でっかい病院で検査しないといけないなんて言ったら絶対心配するに決まってる・・・。
『本田先輩にお礼言わなきゃね?かっちゃんのこと運んでくれたの、本田先輩なんだよ!』
ドクン
また、だ。
この黒い気持ち。
ドロドロの嫉妬心。
『そうだったのか。分かった、学校であったら言うよ』
『本田先輩ね?何故かあたしのことみゅうって呼ぶんだよ・・今までブスって言ってたくせに。でも本田先輩って実はやさ・・んっ』
もう、それ以上聞きたくねぇんだ・・・。
みゅうから本田先輩のことを聞くたびに醜い感情が顔を出す。
ごめんね、みゅう。
誤魔化すみたいなキスをして。
『かっちゃ・・んっ・・んぅ』
怖い。
怖いんだ。
みゅうが本田先輩にもってかれてしまいそうで。
幼い頃からみゅうの傍にいて、みゅうに好意を抱いてそうな奴らがみゅうに近づかないようにしてたきた。

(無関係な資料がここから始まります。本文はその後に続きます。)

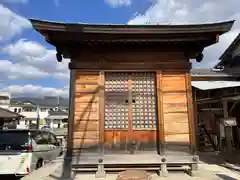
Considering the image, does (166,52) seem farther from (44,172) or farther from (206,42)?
(44,172)

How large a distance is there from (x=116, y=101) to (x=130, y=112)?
53 cm

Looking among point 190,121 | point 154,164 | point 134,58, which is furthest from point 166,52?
point 154,164

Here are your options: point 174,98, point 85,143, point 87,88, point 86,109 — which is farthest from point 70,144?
point 174,98

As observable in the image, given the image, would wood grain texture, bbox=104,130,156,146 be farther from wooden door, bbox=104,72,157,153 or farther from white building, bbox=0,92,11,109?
white building, bbox=0,92,11,109

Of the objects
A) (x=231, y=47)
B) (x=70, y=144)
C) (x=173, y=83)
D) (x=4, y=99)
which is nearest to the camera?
(x=70, y=144)

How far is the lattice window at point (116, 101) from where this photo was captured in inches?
263

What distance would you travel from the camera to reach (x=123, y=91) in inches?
269

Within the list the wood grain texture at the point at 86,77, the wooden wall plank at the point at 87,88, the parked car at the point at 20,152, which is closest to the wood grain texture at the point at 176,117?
the wooden wall plank at the point at 87,88

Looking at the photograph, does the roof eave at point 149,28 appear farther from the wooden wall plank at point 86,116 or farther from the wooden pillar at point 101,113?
the wooden wall plank at point 86,116

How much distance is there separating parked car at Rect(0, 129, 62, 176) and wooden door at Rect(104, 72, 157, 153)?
275 cm

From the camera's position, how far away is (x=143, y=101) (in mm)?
6793

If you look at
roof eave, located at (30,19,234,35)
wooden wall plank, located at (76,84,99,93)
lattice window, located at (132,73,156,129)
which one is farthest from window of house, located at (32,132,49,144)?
roof eave, located at (30,19,234,35)

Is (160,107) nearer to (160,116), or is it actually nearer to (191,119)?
(160,116)

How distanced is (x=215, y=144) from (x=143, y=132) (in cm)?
880
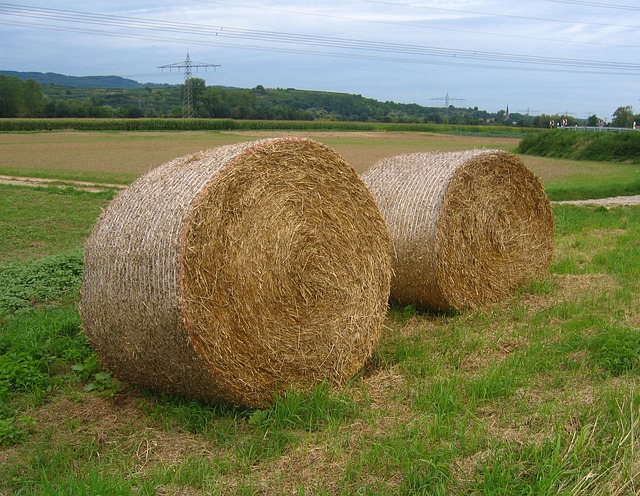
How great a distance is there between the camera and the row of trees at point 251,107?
73.8m

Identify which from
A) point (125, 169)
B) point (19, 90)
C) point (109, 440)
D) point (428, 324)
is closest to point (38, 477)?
point (109, 440)

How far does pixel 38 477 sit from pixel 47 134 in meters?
58.0

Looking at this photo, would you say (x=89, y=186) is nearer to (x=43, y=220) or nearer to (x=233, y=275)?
(x=43, y=220)

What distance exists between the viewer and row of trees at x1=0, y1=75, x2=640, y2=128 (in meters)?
73.8

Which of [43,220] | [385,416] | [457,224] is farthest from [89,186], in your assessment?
[385,416]

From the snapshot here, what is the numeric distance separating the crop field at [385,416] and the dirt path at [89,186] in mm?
11244

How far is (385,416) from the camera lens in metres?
4.91

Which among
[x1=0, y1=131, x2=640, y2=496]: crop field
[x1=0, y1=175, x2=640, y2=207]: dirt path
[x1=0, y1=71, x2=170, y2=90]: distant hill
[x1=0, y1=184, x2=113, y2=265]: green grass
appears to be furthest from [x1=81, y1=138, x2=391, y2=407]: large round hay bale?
[x1=0, y1=71, x2=170, y2=90]: distant hill

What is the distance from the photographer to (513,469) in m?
3.89

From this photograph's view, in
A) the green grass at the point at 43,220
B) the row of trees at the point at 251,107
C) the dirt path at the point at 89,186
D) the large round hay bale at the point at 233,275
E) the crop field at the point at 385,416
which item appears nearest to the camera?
the crop field at the point at 385,416

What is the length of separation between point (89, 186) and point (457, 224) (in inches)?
623

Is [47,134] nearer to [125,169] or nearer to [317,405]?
[125,169]

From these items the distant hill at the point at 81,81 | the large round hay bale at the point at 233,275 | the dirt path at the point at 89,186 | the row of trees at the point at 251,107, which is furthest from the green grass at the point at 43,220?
the distant hill at the point at 81,81

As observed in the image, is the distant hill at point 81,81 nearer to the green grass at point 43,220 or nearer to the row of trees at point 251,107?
the row of trees at point 251,107
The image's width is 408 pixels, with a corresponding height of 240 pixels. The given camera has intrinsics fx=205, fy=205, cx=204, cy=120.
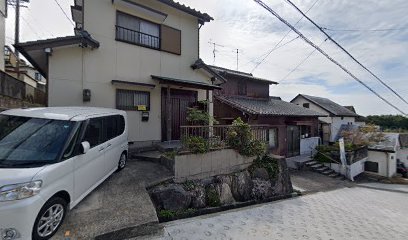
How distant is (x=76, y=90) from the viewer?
7344 millimetres

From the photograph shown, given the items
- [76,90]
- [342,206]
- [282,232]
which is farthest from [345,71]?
[76,90]

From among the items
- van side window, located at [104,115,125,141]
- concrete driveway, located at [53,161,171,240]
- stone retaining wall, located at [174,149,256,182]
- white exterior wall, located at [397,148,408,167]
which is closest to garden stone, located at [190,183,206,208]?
stone retaining wall, located at [174,149,256,182]

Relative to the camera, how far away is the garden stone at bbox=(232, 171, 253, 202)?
7.23 meters

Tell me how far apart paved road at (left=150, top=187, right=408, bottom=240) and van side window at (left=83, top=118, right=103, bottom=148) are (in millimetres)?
2459

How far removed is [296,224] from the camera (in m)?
5.43

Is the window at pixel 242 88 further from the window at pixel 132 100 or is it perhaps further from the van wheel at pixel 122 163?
the van wheel at pixel 122 163

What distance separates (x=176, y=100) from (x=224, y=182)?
454cm

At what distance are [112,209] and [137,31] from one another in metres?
7.29

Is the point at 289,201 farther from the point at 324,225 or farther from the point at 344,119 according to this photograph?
the point at 344,119

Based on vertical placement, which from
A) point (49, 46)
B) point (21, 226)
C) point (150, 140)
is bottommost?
point (21, 226)

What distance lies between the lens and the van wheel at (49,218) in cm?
302

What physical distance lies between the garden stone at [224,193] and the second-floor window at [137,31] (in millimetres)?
6592

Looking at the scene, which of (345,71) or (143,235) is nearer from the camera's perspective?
(143,235)

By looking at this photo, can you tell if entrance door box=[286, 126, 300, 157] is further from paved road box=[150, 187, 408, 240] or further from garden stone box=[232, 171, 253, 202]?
garden stone box=[232, 171, 253, 202]
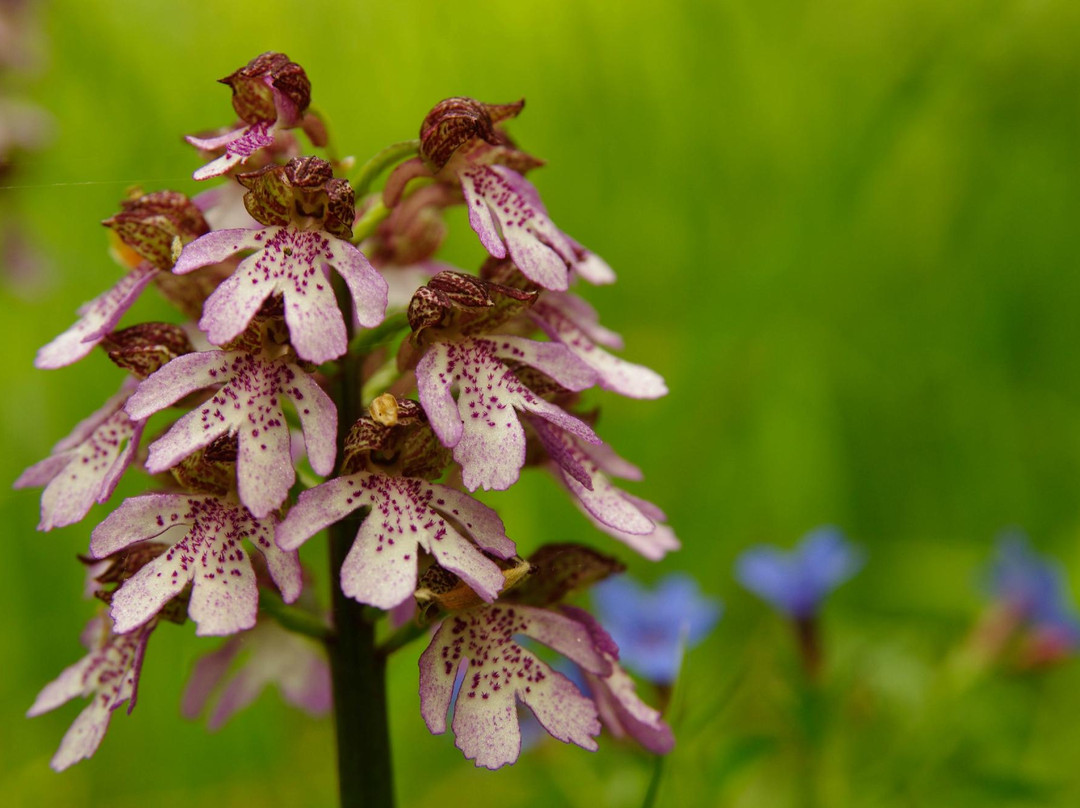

家族関係が複雑だったことも手伝ってみゅうは俺以外の他人をそもそも信用しなかった。
それがダメだってことは分かってんだ。
だけど、出来ればずっと俺だけをみていて欲しかったから・・・。
みゅうを鳥籠の中に閉じ込めてしまうように、縛りつけていた。
みゅうの心の闇につけこんで独り占めしてきたんだ。